Keep writing the piece about giving effective feedback, starting right after its final sentence.

• [SELECTED TEXT]:
begin
Last week I put together a proposal for a perspective client and had a colleague look at it before sending it out. After reading it, she pointed out some of the ways that I could improve the proposal, and did it in a way that left me feeling good about the whole exchange. I immediately made the changes that she recommended. It got me thinking about the skillful way that she made her suggestions and the art of giving effective feedback.
It’s such an integral part of building and maintaining strong relationships. We all need to be able to do it, but so often we have trouble with it. We stress about it, put it off and when it finally reaches a tipping point it often comes out in a way that ends up being seen as a personal attack or as unfair, or as just plain WRONG. It pushes the emotional buttons of the other person to the point where they become defensive and stop listening to the feedback. Feedback like that does no one any good. The good news is that there are a few simple rules to follow to make the feedback you give easier for others to hear and accept.
end
(Data excerpts)
begin
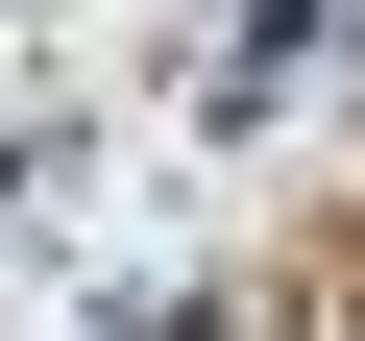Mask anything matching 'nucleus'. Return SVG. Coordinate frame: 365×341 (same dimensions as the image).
<instances>
[]
</instances>
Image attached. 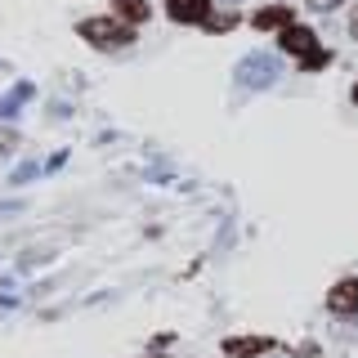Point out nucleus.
Returning <instances> with one entry per match:
<instances>
[{"label":"nucleus","mask_w":358,"mask_h":358,"mask_svg":"<svg viewBox=\"0 0 358 358\" xmlns=\"http://www.w3.org/2000/svg\"><path fill=\"white\" fill-rule=\"evenodd\" d=\"M76 31H81L94 50H126V45L134 41V27L121 22V18H85Z\"/></svg>","instance_id":"nucleus-1"},{"label":"nucleus","mask_w":358,"mask_h":358,"mask_svg":"<svg viewBox=\"0 0 358 358\" xmlns=\"http://www.w3.org/2000/svg\"><path fill=\"white\" fill-rule=\"evenodd\" d=\"M278 41H282V50H287V54H296L305 72H318V67H327V63H331V54H327V50H318V36H313L309 27H287Z\"/></svg>","instance_id":"nucleus-2"},{"label":"nucleus","mask_w":358,"mask_h":358,"mask_svg":"<svg viewBox=\"0 0 358 358\" xmlns=\"http://www.w3.org/2000/svg\"><path fill=\"white\" fill-rule=\"evenodd\" d=\"M166 14L175 22H210V0H166Z\"/></svg>","instance_id":"nucleus-3"},{"label":"nucleus","mask_w":358,"mask_h":358,"mask_svg":"<svg viewBox=\"0 0 358 358\" xmlns=\"http://www.w3.org/2000/svg\"><path fill=\"white\" fill-rule=\"evenodd\" d=\"M327 309H331V313H354V309H358V278H345V282L331 287Z\"/></svg>","instance_id":"nucleus-4"},{"label":"nucleus","mask_w":358,"mask_h":358,"mask_svg":"<svg viewBox=\"0 0 358 358\" xmlns=\"http://www.w3.org/2000/svg\"><path fill=\"white\" fill-rule=\"evenodd\" d=\"M251 22H255L260 31H273V27H282V31H287V27H291V9H287V5H268V9H260V14H255Z\"/></svg>","instance_id":"nucleus-5"},{"label":"nucleus","mask_w":358,"mask_h":358,"mask_svg":"<svg viewBox=\"0 0 358 358\" xmlns=\"http://www.w3.org/2000/svg\"><path fill=\"white\" fill-rule=\"evenodd\" d=\"M112 9H117V18L130 22V27H139V22L148 18V0H112Z\"/></svg>","instance_id":"nucleus-6"},{"label":"nucleus","mask_w":358,"mask_h":358,"mask_svg":"<svg viewBox=\"0 0 358 358\" xmlns=\"http://www.w3.org/2000/svg\"><path fill=\"white\" fill-rule=\"evenodd\" d=\"M264 350H268L264 336H233L229 341V354H264Z\"/></svg>","instance_id":"nucleus-7"},{"label":"nucleus","mask_w":358,"mask_h":358,"mask_svg":"<svg viewBox=\"0 0 358 358\" xmlns=\"http://www.w3.org/2000/svg\"><path fill=\"white\" fill-rule=\"evenodd\" d=\"M309 5H313V9H336L341 0H309Z\"/></svg>","instance_id":"nucleus-8"},{"label":"nucleus","mask_w":358,"mask_h":358,"mask_svg":"<svg viewBox=\"0 0 358 358\" xmlns=\"http://www.w3.org/2000/svg\"><path fill=\"white\" fill-rule=\"evenodd\" d=\"M354 36H358V9H354Z\"/></svg>","instance_id":"nucleus-9"},{"label":"nucleus","mask_w":358,"mask_h":358,"mask_svg":"<svg viewBox=\"0 0 358 358\" xmlns=\"http://www.w3.org/2000/svg\"><path fill=\"white\" fill-rule=\"evenodd\" d=\"M354 103H358V81H354Z\"/></svg>","instance_id":"nucleus-10"}]
</instances>
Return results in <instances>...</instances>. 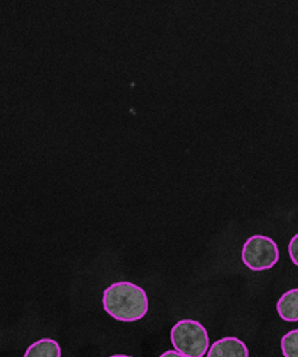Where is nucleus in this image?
I'll list each match as a JSON object with an SVG mask.
<instances>
[{"label":"nucleus","mask_w":298,"mask_h":357,"mask_svg":"<svg viewBox=\"0 0 298 357\" xmlns=\"http://www.w3.org/2000/svg\"><path fill=\"white\" fill-rule=\"evenodd\" d=\"M102 303L107 314L121 322H136L148 311L147 294L130 282H118L107 287Z\"/></svg>","instance_id":"obj_1"},{"label":"nucleus","mask_w":298,"mask_h":357,"mask_svg":"<svg viewBox=\"0 0 298 357\" xmlns=\"http://www.w3.org/2000/svg\"><path fill=\"white\" fill-rule=\"evenodd\" d=\"M24 357H61V347L53 338H41L26 349Z\"/></svg>","instance_id":"obj_6"},{"label":"nucleus","mask_w":298,"mask_h":357,"mask_svg":"<svg viewBox=\"0 0 298 357\" xmlns=\"http://www.w3.org/2000/svg\"><path fill=\"white\" fill-rule=\"evenodd\" d=\"M288 254L291 261L298 267V234L292 236V239L290 241V245H288Z\"/></svg>","instance_id":"obj_8"},{"label":"nucleus","mask_w":298,"mask_h":357,"mask_svg":"<svg viewBox=\"0 0 298 357\" xmlns=\"http://www.w3.org/2000/svg\"><path fill=\"white\" fill-rule=\"evenodd\" d=\"M109 357H132V356H127V354H113V356H109Z\"/></svg>","instance_id":"obj_10"},{"label":"nucleus","mask_w":298,"mask_h":357,"mask_svg":"<svg viewBox=\"0 0 298 357\" xmlns=\"http://www.w3.org/2000/svg\"><path fill=\"white\" fill-rule=\"evenodd\" d=\"M207 357H249V350L240 338L224 337L210 347Z\"/></svg>","instance_id":"obj_4"},{"label":"nucleus","mask_w":298,"mask_h":357,"mask_svg":"<svg viewBox=\"0 0 298 357\" xmlns=\"http://www.w3.org/2000/svg\"><path fill=\"white\" fill-rule=\"evenodd\" d=\"M242 259L243 264L253 271L269 270L279 259L276 242L265 235L251 236L243 245Z\"/></svg>","instance_id":"obj_3"},{"label":"nucleus","mask_w":298,"mask_h":357,"mask_svg":"<svg viewBox=\"0 0 298 357\" xmlns=\"http://www.w3.org/2000/svg\"><path fill=\"white\" fill-rule=\"evenodd\" d=\"M160 357H185V356L178 353L176 350H168V351H164Z\"/></svg>","instance_id":"obj_9"},{"label":"nucleus","mask_w":298,"mask_h":357,"mask_svg":"<svg viewBox=\"0 0 298 357\" xmlns=\"http://www.w3.org/2000/svg\"><path fill=\"white\" fill-rule=\"evenodd\" d=\"M281 350L284 357H298V328L291 330L281 338Z\"/></svg>","instance_id":"obj_7"},{"label":"nucleus","mask_w":298,"mask_h":357,"mask_svg":"<svg viewBox=\"0 0 298 357\" xmlns=\"http://www.w3.org/2000/svg\"><path fill=\"white\" fill-rule=\"evenodd\" d=\"M171 342L185 357H204L211 347L207 328L194 319L178 321L171 330Z\"/></svg>","instance_id":"obj_2"},{"label":"nucleus","mask_w":298,"mask_h":357,"mask_svg":"<svg viewBox=\"0 0 298 357\" xmlns=\"http://www.w3.org/2000/svg\"><path fill=\"white\" fill-rule=\"evenodd\" d=\"M276 311L281 319L287 322H298V287L291 289L279 298Z\"/></svg>","instance_id":"obj_5"}]
</instances>
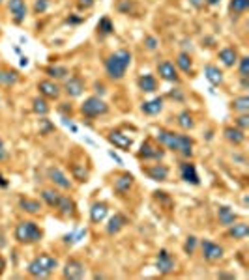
end
• [RESPONSE]:
1) Pick The Right Time And Place
When you give corrective feedback to someone you are hoping that they are going to hear it, accept it and make the changes that you are suggesting. A very easy way to make that not happen is to choose the wrong time or place to give the feedback. Will they be more receptive to your feedback when they are still angry and emotional because of the mistake they’ve made, or after they’ve had a chance to calm down? Will it be easier for them to hear what you have to say at 5 PM on Friday or at 1030 am? Everyone’s different, but in general:
- Provide corrective feedback in private
- Pick a time when the other person is able to hear what you have to say.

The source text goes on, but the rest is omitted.